Thursday, April 23rd, 2009
[Every once in a while, I’ll take a trip down memory lane to spotlight an important, interesting, or just plain peculiar historical moment in Hong Kong cinema history. This will be the first. Hope you enjoy ‘em]
Do you remember when Hollywood finally got hip to Hong Kong action? In the aftermath of the Yuen Woo-Ping choreographed fight scenes in The Matrix (1999) and Crouching Tiger, Hidden Dragon (2000), Hollywood producers began importing Hong Kong action directors with increased frequency for at least the next three years. Yuen returned for the two Matrix sequels as well as the two volumes of Quentin Tarantino’s saga. His brother, Yuen Cheung-Yan handled the action choreography in Kill BillCharlie’s Angels (2000), Daredevil (2003), and Charlie’s Angels 2: Full Throttle (2003).
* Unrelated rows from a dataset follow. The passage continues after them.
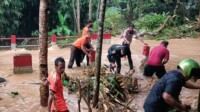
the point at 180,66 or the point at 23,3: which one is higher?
the point at 23,3

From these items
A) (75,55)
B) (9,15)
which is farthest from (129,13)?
(75,55)

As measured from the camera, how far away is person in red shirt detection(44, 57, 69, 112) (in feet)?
16.5

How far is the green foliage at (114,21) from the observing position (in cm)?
2525

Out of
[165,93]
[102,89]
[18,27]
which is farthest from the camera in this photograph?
[18,27]

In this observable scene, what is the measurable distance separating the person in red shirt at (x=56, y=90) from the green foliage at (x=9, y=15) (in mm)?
16604

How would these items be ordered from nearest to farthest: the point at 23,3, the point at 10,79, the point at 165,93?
the point at 165,93
the point at 10,79
the point at 23,3

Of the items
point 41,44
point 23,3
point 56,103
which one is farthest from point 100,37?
point 23,3

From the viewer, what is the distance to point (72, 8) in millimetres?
24719

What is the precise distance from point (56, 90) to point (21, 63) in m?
5.95

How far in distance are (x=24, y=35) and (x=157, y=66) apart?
18.5 meters

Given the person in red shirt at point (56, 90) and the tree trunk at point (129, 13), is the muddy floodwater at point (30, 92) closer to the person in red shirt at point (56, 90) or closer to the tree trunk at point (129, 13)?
the person in red shirt at point (56, 90)

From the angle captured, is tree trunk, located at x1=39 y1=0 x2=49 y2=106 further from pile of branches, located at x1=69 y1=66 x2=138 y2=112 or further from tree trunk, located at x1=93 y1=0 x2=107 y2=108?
tree trunk, located at x1=93 y1=0 x2=107 y2=108

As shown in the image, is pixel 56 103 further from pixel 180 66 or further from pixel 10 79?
pixel 10 79

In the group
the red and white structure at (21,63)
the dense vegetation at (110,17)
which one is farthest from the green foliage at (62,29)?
the red and white structure at (21,63)
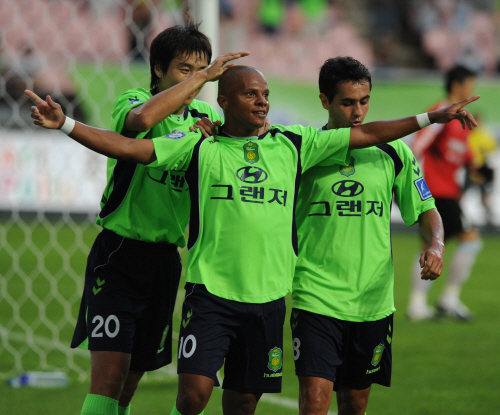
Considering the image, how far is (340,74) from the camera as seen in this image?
342 cm

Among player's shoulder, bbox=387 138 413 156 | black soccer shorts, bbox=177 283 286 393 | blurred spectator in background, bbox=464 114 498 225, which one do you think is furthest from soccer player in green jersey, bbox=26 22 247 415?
blurred spectator in background, bbox=464 114 498 225

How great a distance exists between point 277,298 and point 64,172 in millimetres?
10506

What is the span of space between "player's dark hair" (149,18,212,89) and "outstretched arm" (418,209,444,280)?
118cm

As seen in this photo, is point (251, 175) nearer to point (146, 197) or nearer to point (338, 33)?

Corey Yuen-Kwai, who actually got a head start* in Jet Li’s American debut, 1998’s Lethal Weapon 4, which was soon to be followed by his participation with Romeo Must Die (2000), X-Men (2000), Kiss of the Dragon (2001), The Transporter (2001) and its sequel, and a personal guilty pleasure, Cradle 2 The Grave (2003).**
If you’re a Hong Kong cinema fan, you’ve probably heard of, if not actually seen, all of these films. But there’s at least one title missing from the millennial “Hong Kong action director” boom. Does anyone remember The Musketeer back in 2001? That title might ring a bell with some of you, but I’m not sure everyone will remember its Hong Kong connection.
Okay, here’s the scoop. When approached to direct The Musketeer, Peter Hyams (2010, Timecop) was not at all keen on helming the picture – that is, until he came upon the idea of melding Hong Kong wirework with old fashioned Hollywood swashbuckling might actually make the project more interesting – not only to himself, but to the film-going audience as well. For reasons I haven’t been able to determine, Hyams hired none other than Xiong Xin-Xin (most famous as Club Foot in the latter half of the Once Upon a Time in China series) to be the film’s action director. Xiong reportedly spent something like a year thinking up the action setpieces in collaboration with Peter Hyams.